We traveled very far and very quickly to something I knew was important but had no idea what. Eventually we came to a round, flat plateau in the mountains near a large cave mouth. We set up camp at the outskirts of this flat area. A day later a different group of orcs, wearing reds and browns instead of our greens and yellows, showed on the far side of the clearing. Challenges were shouted from both sides, weapons being waved back and forth. I grabbed the nearest axe expecting to know real battle for the first time. I was terribly excited and scared to my bone. When I thought we would charge each other, my chief walked forward and clasped arms with a similar looking orc of obvious high standing among the other tribe. They spoke for a time and this new tribe set up camp on the opposite edge of the circle from us. 

They were the Alshtugar and the others warned me to beware their evil magics. Their medicine man was naked and tattooed as a skeleton from head to toe; he sat mumbling and rocking to and fro, incense burning on his bald head. I was scared and amused to note that he made our medicine man more than a little nervous. 

Before morning came two of our warriors and one of theirs had fallen to challenges. I could not understand why we fought one another when we should be fighting our mutual enemies, the gnolls to the north.

The next day, within an hour of one another, two more tribes arrived. The first were the Gutarsh, wielders of fine looking bows. They wore purple and black and obviously had some problems with the Alshtugar since they opened fire on them upon sight. Over a dozen orcs were injured on all sides and two Gutarsh lay dead though no wounds were visible. The Gutarsh cursed the Alshtugar medicine man, but he remained impassive and eventually relative calm was restored, with the Gutarsh camped on our side of the ridge. The second tribe literally trumpeted their arrival, which seemed to annoy all the other tribes. This group was larger than any other single tribe and consisted of flag bearers, trumpeters and long spearmen. Their colors were brown and gray, and they were known as the Caligshtun. They set themselves up in the middle of the plateau, their fancy pavilion tents causing more than one suggestion to burn them down.

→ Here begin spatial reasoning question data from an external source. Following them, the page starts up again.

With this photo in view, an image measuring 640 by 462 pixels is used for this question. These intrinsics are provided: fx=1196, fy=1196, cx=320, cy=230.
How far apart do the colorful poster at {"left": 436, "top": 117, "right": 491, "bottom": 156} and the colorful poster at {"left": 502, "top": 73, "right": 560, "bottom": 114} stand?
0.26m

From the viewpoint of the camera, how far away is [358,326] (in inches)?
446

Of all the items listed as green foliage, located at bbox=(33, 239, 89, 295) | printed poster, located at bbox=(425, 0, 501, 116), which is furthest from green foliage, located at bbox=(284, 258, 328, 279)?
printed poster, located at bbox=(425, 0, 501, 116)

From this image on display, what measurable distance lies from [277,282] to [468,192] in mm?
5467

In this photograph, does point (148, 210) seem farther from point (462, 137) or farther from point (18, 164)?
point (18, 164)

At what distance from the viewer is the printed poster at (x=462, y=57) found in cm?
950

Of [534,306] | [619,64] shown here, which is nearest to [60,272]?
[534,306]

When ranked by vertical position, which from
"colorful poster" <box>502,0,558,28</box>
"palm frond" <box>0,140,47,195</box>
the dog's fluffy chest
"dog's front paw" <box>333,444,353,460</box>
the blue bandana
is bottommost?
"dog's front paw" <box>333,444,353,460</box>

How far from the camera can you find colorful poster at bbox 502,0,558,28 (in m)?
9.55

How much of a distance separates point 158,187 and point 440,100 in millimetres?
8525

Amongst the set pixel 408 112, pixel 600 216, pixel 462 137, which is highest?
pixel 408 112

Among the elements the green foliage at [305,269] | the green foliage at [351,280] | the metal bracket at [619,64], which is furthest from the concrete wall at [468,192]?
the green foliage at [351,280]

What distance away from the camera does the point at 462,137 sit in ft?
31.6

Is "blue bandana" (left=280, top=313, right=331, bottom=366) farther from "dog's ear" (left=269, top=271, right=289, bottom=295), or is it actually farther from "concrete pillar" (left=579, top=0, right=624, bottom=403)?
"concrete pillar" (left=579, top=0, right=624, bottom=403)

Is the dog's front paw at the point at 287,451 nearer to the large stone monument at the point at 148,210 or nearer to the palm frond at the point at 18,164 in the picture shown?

The tension never left the air but an uneasy truce was obviously in effect. 

Before dawn of the next morning, there was a commotion in the assembled camps as armored individuals emerged from the cave. The real commotion was caused by the 10’ tall ogre regaled in battle armor with a huge spiked club casually leaning against one of his mammoth shoulders. As these strange orcs came fully into the clearing I could see that they were like me. They were definitely half-breeds, and they were big. They all wore chain mail and breastplates and wielded two-handed swords and crossbows and pole arms. It was an impressive sight, and I was not the only one impressed. Not one orc moved to challenge them. These twelve heavily armed and armored orcs with their ogre held in check hundreds of their pureblooded brethren, at least for the moment.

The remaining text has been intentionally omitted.